» WHAT YOU HAVE TO DO
As you work through the listing below, copy each line exactly and drop the images.

» COLLECTED DATA
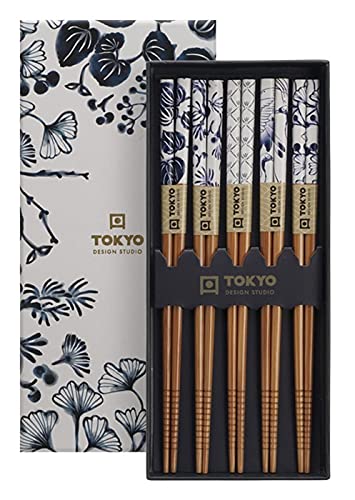 ToKYO Design - Flora Japonica Essstäbchen, Sushi-Stäbchen, Chopsticks aus Holz, 5-er Set, asiatische, japanische Motive, blau-weiß, 22,5 cm lang, inkl. Geschenke-Verpackung von ToKYO Design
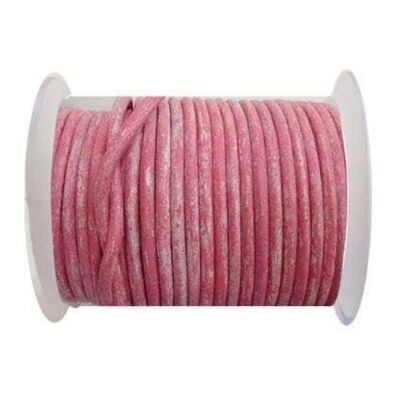 Rundes Lederband – 4 mm, Vintage-Rosa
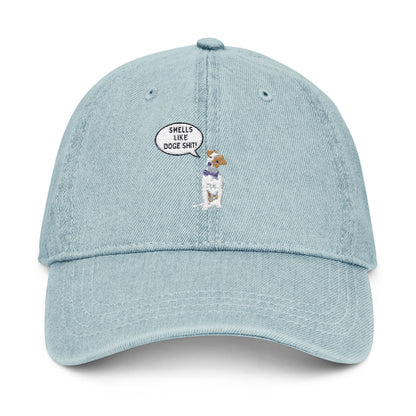 Embroidered Denim Hat - "Smells Like Doge Shit " Statement Cap for Everyday Wear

» EXPECTED ANSWER
 ToKYO Design - Flora Japonica Essstäbchen, Sushi-Stäbchen, Chopsticks aus Holz, 5-er Set, asiatische, japanische Motive, blau-weiß, 22,5 cm lang, inkl. Geschenke-Verpackung von ToKYO Design
 Rundes Lederband – 4 mm, Vintage-Rosa
 Embroidered Denim Hat - "Smells Like Doge Shit " Statement Cap for Everyday Wear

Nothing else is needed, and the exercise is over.